_EXERCISE OBJECTIVE_
Nothing but the lines from the one including "HyphaTracker: An ImageJ" through the last line of the entries, restated exactly, should appear in the answer; omit the pictures.

[Opening THE DATA section]

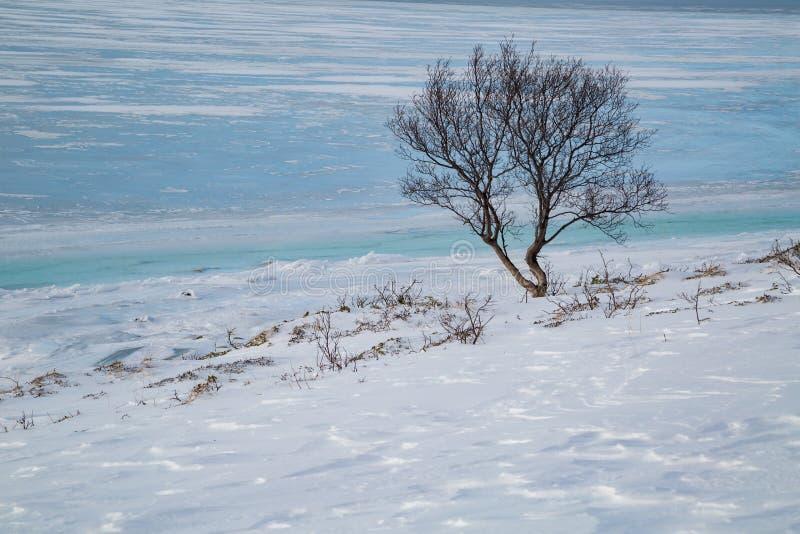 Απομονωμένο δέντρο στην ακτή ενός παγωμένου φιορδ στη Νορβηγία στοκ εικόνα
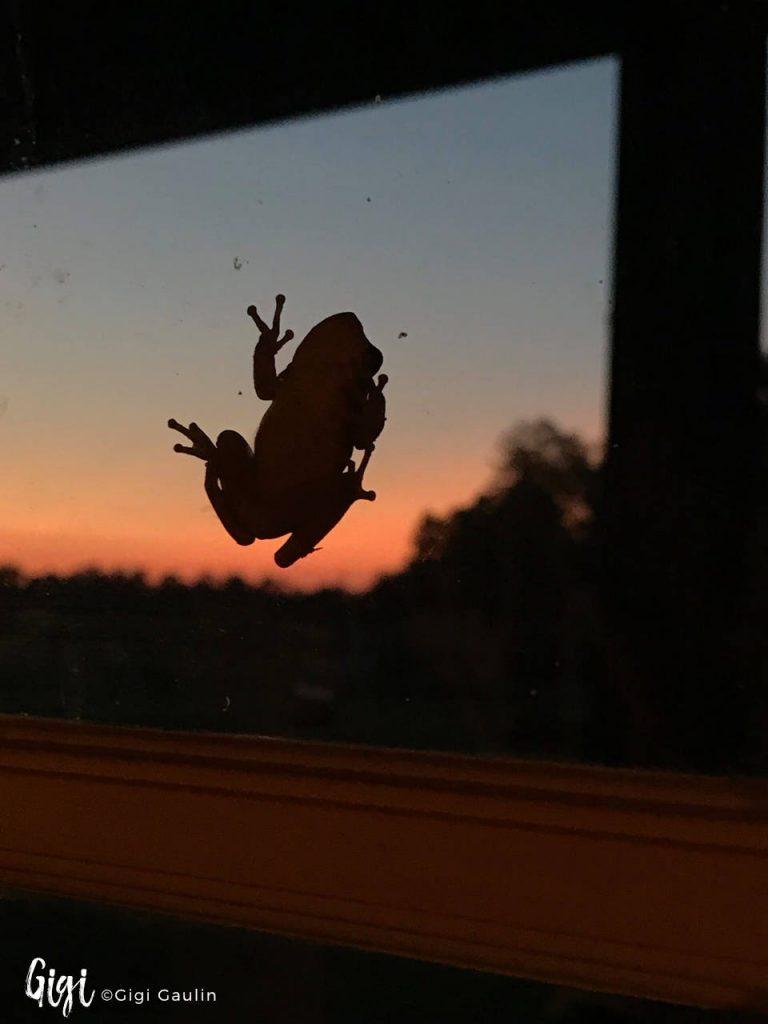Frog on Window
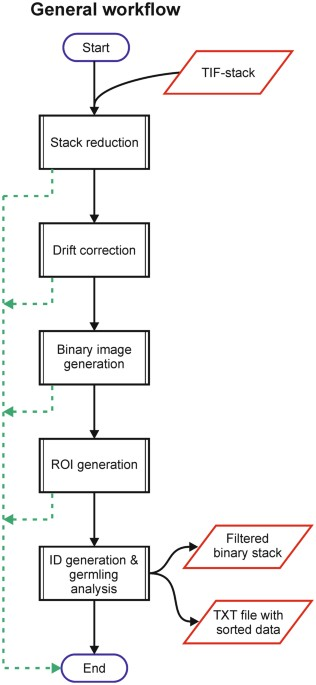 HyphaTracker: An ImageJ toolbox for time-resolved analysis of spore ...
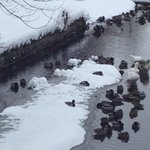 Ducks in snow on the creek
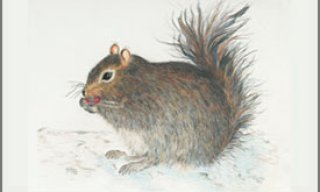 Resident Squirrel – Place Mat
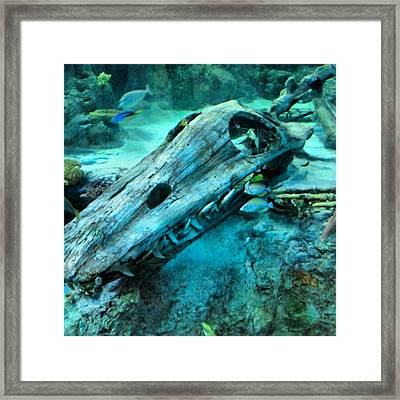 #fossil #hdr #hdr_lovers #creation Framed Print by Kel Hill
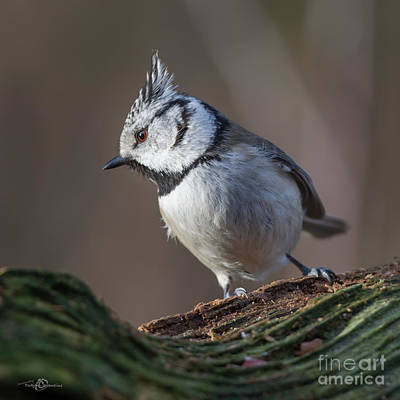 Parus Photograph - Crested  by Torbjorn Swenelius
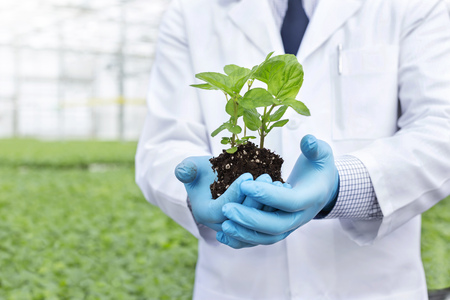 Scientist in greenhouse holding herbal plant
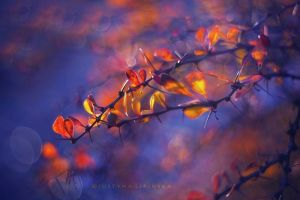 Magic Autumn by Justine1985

[Closing THE DATA section]

_ANSWER TO THIS EXERCISE_
 HyphaTracker: An ImageJ toolbox for time-resolved analysis of spore ...
 Ducks in snow on the creek
 Resident Squirrel – Place Mat
 #fossil #hdr #hdr_lovers #creation Framed Print by Kel Hill
 Parus Photograph - Crested  by Torbjorn Swenelius
 Scientist in greenhouse holding herbal plant
 Magic Autumn by Justine1985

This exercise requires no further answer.